Antes de que pudiera decir alguna bobada más, me poso sus labios sobre los míos y, por espacio de una hora, me hizo desaparecer del mundo. Consciente de mi torpeza pero haciéndome creer que no la advertía, Chloé anticipaba cada uno de mis movimientos y guiaba mis manos por su cuerpo sin prisa ni pudor. No había hastío ni ausencia en sus ojos. Se dejaba hacer y saborear con infinita paciencia y una ternura que me hizo olvidar cómo había llegado hasta allí. Aquella noche, por el breve espacio de una hora, me aprendí cada línea de su piel como otros aprenden oraciones o condenas. Más tarde, cuando apenas me quedaba aliento, Chloé me dejó apoyar la cabeza sobre su pecho y me acarició el pelo durante un largo silencio, hasta que me dormí en sus brazos con la mano entre sus muslos.


Cuando desperté, la habitación permanecía en penumbras y Chloé se había marchado. Su piel ya no estaba en mis manos. En su lugar había una tarjeta de visita impresa en el mismo pergamino blanco del sobre en el que me había llegado la invitación y en la que, bajo el emblema del ángel, se leía lo siguiente:


Andreas Corelli

Éditeur

Éditions de la Lumière

Boulevard St.-Germain, 69. Paris


Había una anotación al dorso escrita a mano.

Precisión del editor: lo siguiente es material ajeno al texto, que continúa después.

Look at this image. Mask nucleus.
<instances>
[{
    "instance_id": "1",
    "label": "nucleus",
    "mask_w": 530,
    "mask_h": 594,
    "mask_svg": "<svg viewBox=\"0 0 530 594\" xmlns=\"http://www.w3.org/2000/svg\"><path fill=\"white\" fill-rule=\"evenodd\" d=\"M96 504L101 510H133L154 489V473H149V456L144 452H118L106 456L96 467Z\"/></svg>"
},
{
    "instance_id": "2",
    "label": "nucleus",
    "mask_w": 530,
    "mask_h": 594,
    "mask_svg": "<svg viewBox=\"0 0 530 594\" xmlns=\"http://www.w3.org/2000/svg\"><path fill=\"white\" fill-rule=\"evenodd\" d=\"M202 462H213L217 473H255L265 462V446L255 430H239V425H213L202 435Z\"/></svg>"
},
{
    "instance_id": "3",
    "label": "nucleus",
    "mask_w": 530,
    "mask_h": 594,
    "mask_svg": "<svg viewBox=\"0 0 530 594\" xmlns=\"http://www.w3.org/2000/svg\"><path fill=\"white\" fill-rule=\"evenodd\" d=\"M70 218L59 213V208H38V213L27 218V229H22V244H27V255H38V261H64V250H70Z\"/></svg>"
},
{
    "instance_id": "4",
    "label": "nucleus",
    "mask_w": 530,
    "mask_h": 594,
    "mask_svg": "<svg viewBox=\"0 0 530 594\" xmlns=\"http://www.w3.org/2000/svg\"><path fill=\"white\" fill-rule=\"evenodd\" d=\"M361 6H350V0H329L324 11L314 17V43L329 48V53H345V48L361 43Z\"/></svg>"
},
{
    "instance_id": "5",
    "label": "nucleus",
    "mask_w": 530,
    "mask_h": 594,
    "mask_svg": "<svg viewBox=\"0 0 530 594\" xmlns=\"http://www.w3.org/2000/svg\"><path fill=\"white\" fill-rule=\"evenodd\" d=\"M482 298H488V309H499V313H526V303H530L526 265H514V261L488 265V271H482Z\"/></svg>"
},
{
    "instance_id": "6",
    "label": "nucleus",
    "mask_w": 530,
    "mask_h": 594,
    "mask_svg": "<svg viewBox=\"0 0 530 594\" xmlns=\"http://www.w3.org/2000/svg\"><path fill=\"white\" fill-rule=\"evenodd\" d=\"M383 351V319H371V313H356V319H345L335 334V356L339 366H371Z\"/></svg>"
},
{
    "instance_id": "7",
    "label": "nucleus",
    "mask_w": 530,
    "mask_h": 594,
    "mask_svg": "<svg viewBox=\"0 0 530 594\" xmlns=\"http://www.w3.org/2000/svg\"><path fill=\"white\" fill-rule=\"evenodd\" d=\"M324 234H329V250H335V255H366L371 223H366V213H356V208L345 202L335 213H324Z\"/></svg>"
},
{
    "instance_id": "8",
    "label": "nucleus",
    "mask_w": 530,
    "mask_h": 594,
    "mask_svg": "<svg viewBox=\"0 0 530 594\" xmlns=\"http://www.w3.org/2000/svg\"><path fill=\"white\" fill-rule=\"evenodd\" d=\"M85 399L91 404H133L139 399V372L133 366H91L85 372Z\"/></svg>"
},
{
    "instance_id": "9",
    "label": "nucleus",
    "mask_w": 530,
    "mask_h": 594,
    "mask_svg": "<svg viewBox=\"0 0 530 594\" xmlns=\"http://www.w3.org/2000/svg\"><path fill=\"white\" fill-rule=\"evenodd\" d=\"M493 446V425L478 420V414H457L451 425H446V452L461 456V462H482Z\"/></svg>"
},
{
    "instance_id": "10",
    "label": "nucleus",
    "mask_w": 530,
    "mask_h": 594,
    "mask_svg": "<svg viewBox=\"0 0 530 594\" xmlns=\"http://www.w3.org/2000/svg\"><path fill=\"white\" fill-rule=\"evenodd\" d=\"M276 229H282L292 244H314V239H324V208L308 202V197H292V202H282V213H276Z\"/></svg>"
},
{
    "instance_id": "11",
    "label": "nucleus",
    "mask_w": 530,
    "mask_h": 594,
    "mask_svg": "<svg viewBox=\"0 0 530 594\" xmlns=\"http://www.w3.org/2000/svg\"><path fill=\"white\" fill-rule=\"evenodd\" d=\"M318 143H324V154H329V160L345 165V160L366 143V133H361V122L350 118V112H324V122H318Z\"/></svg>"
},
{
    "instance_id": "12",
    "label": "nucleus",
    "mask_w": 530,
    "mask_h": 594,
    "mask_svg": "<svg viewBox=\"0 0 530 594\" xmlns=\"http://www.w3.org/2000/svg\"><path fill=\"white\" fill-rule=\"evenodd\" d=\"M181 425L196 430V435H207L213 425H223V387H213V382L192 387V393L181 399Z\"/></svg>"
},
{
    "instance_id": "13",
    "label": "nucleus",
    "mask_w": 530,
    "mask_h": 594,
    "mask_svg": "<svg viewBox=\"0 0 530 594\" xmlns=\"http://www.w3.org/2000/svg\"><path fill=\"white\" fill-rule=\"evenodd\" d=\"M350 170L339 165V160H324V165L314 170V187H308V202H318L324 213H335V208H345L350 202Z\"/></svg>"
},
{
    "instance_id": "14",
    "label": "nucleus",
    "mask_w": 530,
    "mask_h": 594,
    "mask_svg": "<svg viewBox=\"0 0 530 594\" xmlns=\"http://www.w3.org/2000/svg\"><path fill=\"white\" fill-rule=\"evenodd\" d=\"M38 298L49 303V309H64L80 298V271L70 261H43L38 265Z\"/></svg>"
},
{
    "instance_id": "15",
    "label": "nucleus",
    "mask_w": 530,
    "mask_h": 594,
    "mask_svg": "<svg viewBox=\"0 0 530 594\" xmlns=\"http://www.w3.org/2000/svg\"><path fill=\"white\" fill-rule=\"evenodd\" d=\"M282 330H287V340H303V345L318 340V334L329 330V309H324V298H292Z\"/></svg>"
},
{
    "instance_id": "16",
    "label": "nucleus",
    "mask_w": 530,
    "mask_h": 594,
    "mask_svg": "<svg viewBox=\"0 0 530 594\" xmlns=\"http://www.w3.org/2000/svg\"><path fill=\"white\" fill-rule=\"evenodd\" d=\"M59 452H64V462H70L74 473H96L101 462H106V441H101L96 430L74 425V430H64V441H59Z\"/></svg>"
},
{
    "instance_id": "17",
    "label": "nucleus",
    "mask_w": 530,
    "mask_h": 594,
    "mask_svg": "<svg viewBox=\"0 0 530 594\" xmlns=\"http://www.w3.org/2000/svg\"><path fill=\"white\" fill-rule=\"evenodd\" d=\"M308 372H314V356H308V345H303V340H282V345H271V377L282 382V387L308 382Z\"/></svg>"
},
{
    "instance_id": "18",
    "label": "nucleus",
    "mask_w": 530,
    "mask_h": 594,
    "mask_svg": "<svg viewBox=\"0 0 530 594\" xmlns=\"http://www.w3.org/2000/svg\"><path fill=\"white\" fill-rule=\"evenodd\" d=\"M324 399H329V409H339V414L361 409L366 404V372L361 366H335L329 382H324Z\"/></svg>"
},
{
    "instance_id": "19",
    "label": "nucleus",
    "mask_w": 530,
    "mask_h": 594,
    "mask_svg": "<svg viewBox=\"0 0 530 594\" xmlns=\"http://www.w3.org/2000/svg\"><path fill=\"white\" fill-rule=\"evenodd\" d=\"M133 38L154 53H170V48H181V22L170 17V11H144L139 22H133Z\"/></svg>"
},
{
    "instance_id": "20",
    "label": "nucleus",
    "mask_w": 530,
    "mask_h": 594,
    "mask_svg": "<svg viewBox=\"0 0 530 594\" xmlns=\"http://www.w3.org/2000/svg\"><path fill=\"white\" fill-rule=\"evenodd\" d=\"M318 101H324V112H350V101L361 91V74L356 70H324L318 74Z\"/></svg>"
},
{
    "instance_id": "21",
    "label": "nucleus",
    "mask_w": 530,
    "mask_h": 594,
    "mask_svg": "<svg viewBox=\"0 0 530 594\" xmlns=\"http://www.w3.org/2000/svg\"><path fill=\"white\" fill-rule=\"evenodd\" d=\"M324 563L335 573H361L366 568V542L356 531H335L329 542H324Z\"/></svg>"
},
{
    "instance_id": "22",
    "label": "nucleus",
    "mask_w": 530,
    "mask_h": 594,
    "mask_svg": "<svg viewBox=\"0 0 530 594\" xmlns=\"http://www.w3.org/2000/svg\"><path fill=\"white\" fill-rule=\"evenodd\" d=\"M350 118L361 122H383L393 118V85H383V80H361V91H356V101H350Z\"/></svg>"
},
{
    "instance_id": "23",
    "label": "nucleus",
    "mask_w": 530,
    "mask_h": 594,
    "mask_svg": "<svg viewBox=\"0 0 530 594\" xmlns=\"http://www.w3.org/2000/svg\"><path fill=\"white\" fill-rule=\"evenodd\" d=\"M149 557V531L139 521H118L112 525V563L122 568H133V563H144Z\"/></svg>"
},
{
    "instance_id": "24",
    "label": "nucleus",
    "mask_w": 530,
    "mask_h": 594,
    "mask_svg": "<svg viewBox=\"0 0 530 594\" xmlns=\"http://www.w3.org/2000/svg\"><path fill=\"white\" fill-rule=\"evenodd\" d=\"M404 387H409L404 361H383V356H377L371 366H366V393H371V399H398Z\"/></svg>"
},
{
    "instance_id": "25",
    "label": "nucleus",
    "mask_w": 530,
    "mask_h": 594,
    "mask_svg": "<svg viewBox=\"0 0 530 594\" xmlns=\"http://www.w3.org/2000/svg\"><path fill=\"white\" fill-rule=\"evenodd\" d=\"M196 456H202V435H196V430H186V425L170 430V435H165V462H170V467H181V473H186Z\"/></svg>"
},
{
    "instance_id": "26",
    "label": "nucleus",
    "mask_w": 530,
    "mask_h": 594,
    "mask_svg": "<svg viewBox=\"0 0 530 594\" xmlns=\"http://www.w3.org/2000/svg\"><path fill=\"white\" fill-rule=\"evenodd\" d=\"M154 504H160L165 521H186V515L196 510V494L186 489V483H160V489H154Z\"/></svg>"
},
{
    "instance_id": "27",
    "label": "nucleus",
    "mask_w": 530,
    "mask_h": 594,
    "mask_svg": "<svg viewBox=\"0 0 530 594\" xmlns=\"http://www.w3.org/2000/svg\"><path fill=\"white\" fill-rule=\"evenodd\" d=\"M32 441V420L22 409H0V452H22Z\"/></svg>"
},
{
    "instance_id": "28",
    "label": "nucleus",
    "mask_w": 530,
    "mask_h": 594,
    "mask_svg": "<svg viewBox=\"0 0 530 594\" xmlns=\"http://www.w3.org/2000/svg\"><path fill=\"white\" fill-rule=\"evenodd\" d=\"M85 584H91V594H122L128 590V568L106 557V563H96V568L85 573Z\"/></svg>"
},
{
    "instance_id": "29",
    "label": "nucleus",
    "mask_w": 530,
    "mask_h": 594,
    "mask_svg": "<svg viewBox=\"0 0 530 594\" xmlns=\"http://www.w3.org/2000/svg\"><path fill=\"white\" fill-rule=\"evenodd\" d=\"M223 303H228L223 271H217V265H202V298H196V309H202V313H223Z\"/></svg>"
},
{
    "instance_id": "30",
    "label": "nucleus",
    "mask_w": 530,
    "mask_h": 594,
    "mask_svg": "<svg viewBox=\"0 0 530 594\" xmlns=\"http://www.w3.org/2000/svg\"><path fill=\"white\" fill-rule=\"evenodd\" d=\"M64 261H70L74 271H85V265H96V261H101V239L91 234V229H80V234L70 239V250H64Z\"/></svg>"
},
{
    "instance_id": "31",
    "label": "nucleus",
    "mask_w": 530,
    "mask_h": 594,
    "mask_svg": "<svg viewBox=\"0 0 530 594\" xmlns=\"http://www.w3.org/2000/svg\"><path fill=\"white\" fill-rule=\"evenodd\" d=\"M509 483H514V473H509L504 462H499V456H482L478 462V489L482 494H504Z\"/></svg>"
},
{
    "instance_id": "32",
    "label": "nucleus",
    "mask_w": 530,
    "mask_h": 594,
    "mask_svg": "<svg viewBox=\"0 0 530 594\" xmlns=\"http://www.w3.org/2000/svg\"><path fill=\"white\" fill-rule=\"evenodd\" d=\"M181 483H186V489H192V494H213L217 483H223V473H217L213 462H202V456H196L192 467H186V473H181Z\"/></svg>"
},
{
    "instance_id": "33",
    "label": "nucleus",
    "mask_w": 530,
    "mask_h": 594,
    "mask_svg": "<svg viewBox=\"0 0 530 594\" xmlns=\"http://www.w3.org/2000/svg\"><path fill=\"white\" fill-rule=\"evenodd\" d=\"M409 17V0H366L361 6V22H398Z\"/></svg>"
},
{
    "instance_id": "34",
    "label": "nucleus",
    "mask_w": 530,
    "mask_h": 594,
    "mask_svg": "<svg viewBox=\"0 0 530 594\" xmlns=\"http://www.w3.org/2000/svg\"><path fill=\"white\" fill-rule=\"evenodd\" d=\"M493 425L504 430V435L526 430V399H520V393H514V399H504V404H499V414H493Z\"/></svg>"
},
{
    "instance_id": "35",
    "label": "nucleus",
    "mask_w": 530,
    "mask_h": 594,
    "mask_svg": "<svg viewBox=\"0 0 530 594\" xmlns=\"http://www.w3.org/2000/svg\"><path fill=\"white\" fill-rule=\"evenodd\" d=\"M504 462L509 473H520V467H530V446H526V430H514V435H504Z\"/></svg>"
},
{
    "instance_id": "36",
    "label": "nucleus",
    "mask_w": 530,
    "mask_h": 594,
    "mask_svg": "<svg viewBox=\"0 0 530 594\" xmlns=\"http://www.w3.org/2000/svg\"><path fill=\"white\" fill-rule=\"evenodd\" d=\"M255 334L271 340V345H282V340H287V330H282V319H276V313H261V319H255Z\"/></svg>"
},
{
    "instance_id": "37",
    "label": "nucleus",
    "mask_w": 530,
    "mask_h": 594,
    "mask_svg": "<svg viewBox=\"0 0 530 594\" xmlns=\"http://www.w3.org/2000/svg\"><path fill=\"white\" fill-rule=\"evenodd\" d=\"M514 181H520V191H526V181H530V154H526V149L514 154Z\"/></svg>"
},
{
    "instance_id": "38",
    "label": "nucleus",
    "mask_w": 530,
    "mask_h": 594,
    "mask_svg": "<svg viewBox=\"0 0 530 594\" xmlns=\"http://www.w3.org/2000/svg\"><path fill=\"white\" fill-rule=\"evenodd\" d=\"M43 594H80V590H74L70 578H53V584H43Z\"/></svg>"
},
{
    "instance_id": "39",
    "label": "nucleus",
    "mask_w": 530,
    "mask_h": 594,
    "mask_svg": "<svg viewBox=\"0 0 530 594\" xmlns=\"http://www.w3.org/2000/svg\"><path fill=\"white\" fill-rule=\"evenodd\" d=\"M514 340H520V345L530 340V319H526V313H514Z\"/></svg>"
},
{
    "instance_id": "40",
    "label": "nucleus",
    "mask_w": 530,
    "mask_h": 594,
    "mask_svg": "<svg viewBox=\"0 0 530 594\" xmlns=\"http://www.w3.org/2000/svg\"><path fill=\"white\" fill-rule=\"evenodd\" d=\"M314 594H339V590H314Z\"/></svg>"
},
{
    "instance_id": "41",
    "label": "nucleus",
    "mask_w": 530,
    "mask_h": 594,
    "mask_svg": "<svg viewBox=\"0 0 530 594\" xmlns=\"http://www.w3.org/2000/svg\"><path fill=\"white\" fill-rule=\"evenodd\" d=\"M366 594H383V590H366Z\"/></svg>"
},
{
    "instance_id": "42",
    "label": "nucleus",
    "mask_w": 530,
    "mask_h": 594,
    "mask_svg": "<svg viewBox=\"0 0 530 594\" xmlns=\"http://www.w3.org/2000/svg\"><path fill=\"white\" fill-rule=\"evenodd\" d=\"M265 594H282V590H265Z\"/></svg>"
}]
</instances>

Querido David, la vida está hecha de grandes esperanzas. Cuando esté listo para hacer las suyas realidad, póngase en contacto conmigo. Estaré esperando. Su amigo y lector,

A. C.

Recogí mi ropa del suelo y me vestí. La puerta de la habitación ya no estaba cerrada. Recorrí el corredor hasta el salón, donde el gramófono se había silenciado. No había rastro de la niña ni de la mujer del pelo blanco que me había recibido. El silencio era absoluto. A medida que me dirigía hacia la salida tuve la impresión de que las luces a mi espalda se desvanecían, y corredores y habitaciones se oscurecían lentamente. Salí al rellano y descendí por las escaleras de regreso al mundo, sin ganas. Al salir a la calle me encaminé hacia la Rambla, dejando el bullicio y el gentío de los locales nocturnos a mi espalda. Una niebla tenue y cálida ascendía desde el puerto, y el destello de los ventanales del hotel Oriente la teñían de un amarillo sucio y polvoriento en el que los transeúntes se desvanecían como trazos de vapor. Eché a andar mientras el perfume de Chloé empezaba a desvanecerse de mi pensamiento, y me pregunté si los labios de Cristina Sagnier, la hija del chófer de Vidal, tendrían el mismo sabor.